Performing risk stratification for COVID-19 when individual level data is not available, the experience of a large healthcare organization.
Barda N, Riesel D, Akriv A, Levi J, Finkel U, Yona G, Greenfeld D, Sheiba S, Somer J, Bachmat E, Rothblum GN, Shalit U, Netzer D, Balicer R, Dagan N.
With the global coronavirus disease 2019 (COVID-19) pandemic, there is an urgent need for risk stratification tools to support prevention and treatment decisions. The Centers for Disease Control and Prevention (CDC) listed several criteria that define high-risk individuals, but multivariable prediction models may allow for a more accurate and granular risk evaluation.
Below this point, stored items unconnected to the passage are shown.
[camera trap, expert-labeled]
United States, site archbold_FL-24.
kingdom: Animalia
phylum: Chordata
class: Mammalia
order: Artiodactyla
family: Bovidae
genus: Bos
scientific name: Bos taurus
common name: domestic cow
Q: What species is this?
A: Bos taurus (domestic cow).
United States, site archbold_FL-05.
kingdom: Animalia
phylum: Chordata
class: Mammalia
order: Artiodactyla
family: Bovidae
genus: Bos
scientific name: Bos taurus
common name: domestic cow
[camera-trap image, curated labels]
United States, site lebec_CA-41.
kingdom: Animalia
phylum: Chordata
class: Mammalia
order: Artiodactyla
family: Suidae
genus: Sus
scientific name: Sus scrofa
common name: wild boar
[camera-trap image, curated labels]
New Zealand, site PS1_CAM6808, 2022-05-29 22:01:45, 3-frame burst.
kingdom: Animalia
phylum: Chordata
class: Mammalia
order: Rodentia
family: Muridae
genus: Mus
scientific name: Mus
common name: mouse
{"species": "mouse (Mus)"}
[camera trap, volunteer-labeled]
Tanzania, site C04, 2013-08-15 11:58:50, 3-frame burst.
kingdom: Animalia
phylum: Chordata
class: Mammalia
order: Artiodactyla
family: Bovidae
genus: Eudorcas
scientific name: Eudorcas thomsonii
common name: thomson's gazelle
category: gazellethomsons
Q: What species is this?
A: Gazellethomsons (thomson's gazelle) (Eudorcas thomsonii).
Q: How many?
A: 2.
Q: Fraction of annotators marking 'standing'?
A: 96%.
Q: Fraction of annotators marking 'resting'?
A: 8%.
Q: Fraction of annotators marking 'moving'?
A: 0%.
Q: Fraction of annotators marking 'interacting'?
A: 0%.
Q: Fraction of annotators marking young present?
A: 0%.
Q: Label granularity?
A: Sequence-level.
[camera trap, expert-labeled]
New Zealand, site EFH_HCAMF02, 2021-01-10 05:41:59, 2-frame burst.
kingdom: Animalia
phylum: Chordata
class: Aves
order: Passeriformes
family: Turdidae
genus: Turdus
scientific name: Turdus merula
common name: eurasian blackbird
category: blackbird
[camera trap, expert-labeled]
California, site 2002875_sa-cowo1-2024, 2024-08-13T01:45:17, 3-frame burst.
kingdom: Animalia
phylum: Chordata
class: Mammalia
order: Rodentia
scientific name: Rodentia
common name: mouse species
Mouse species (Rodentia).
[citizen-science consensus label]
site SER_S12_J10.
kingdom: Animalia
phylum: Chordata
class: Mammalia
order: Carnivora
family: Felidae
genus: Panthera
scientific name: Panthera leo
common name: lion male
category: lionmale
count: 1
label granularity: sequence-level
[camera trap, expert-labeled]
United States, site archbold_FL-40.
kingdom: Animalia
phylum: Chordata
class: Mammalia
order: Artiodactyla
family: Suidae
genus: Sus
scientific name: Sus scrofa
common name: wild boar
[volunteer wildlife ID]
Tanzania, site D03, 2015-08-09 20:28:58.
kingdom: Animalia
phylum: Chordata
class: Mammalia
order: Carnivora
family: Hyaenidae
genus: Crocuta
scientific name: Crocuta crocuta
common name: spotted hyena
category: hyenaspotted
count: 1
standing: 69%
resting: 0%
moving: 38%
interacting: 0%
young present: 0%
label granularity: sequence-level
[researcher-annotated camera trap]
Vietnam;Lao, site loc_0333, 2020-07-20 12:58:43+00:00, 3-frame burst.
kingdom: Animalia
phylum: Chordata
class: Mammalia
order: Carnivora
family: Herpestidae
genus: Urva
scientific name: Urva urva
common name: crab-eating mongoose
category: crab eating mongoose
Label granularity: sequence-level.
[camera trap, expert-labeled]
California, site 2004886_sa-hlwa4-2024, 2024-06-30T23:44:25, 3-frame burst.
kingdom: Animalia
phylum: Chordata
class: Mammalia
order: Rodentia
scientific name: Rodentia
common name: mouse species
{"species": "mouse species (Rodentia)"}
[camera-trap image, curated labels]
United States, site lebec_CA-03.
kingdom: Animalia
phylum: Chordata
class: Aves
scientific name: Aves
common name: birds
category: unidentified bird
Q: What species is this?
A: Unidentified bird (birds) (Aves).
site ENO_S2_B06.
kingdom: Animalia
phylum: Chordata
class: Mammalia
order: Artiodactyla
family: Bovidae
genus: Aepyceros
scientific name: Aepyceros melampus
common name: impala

In the early days of the pandemic, when individual level data required for training prediction models was not available, a large healthcare organization developed a prediction model for supporting its COVID-19 policy using a hybrid strategy. The model was constructed on a baseline predictor to rank patients according to their risk for severe respiratory infection or sepsis (trained using over one-million patient records) and was then post-processed to calibrate the predictions to reported COVID-19 case fatality rates. Since its deployment in mid-March, this predictor was integrated into many decision-processes in the organization that involved allocating limited resources. With the accumulation of enough COVID-19 patients, the predictor was validated for its accuracy in predicting COVID-19 mortality among all COVID-19 cases in the organization (3,176, 3.1% death rate). The predictor was found to have good discrimination, with an area under the receiver-operating characteristics curve of 0.942. Calibration was also good, with a marked improvement compared to the calibration of the baseline model when evaluated for the COVID-19 mortality outcome. While the CDC criteria identify 41% of the population as high-risk with a resulting sensitivity of 97%, a 5% absolute risk cutoff by the model tags only 14% to be at high-risk while still achieving a sensitivity of 90%. To summarize, we found that even in the midst of a pandemic, shrouded in epidemiologic “fog of war” and with no individual level data, it was possible to provide a useful predictor with good discrimination and calibration.